Je ne commentai pas la dernière partie.

"Pourquoi as-tu choisi ces couleurs ?"

"Elles vont ensemble," dit-elle.

"C'est très joli la façon dont elles vont ensemble, " dis-je, "mais ça ressemble vraiment à une longue corde à linge avec de petits vêtements suspendus." Je n'étais pas prêt d'abandonner mon idée. J'ai testé mes sens en les regardant. Je les ai touchés. J'ai bien vu des petites chaînes de points les reliant l'un à l'autre. C'était des morceaux de tissus pleins de couleurs. Mais ils ressemblaient à ma corde à linge d'autrefois dans l'arrière-cour.

"Tu ne vois aucune pince à linge, n'est-ce pas ?"

"Elles sont probablement trop minuscules pour être visibles."

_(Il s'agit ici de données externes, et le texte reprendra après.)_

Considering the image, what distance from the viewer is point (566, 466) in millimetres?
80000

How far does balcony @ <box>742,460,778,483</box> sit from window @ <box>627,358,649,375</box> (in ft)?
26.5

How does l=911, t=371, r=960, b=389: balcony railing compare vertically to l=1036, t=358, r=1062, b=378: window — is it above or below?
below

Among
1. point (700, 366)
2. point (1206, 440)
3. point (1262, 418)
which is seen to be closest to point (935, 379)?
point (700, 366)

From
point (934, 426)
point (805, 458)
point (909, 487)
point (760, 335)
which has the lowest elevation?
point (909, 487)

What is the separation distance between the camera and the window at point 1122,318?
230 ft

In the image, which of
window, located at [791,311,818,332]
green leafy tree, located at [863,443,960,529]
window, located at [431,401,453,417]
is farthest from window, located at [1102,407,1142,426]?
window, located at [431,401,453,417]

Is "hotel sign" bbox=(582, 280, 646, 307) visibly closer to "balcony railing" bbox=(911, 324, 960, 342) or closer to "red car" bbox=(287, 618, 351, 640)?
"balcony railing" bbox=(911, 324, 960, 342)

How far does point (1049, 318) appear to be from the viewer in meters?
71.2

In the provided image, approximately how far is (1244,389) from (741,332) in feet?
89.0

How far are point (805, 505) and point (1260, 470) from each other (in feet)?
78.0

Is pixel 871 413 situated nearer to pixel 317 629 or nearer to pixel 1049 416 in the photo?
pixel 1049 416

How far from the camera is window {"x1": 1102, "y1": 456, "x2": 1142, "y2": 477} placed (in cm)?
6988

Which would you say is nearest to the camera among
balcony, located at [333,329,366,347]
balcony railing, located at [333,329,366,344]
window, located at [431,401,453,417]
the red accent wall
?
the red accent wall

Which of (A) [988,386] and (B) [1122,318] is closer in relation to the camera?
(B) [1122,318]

"N'est-ce pas toi qui deviens trop minuscule pour voir ?" dit-elle. Elle appuya son pied sur la pédale. L'aiguille monta et descendit à nouveau. Vite. Elle alimenta la machine de tissu et fabriqua davantage de carrés.

"Hum," dis-je en repartant. "Tu es enchaînée à cette machine."

"Assemblage à la chaîne," dit-elle. "Et toi tu appartiens à une chaîne de forçats."

"Je crois que je vais m'enchaîner au dîner," dis-je, baissant la tête en sortant, me demandant si le blanc de la viande de poulet allait bien avec le vert des petits pois et le brun de la sauce. Et je me demandai à quoi ressembleraient les plats présentés en carrés. "J'ai une idée géniale pour un quilt !" ajoutai-je, mais elle ne sembla pas m'entendre. Pas le moindre mot.